Deploy Private Azure Managed Endpoint with Custom Environment

Alexandra Posoldova
Jul 21, 2023
5 min read

Updated: Oct 1

Azure released a new version of Machine Learning library that is completely different from its earlier SDK. Whit this release, Managed Endpoint came out of public preview to full release and I am very excited to share this tutorial on how to deploy a Machine Learning model as web service using Managed Endpoint and a custom Docker environment.

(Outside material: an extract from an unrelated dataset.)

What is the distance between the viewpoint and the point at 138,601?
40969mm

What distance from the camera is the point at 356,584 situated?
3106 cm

But first, let me explain why Managed Endpoint is the new hot way to consume your predictions and what other options Azure has to offer. Before Managed Endpoint was publicly released, there were two options for the ML model to be consumed in real time as a web service:

ACI — Using Azure Container Instances, you can deploy a model to a fixed size container instance. The set up is fairly simple, but this type of deployment is not recommended for production use, because its limited configuration. This deployment lacks secure networking configuration and cannot be scaled. More about this deployment can be found here. The code for deploying this web service can be found in my git.
Kubernetes — Azure offers python SDK to deploy a model on a Kuberentes cluster. Kubernetes solves all of the problems of the ACI and it better suited for production. Despite the complexity of Kubernetes, the deployment code using azureml sdk is fairly simple. If your cloud infrastructure has a simple network set up, this service might be for you. But if your network includes a number of subnets, there will be a lot of network related issues to figure out to make the kubernetes web service functional.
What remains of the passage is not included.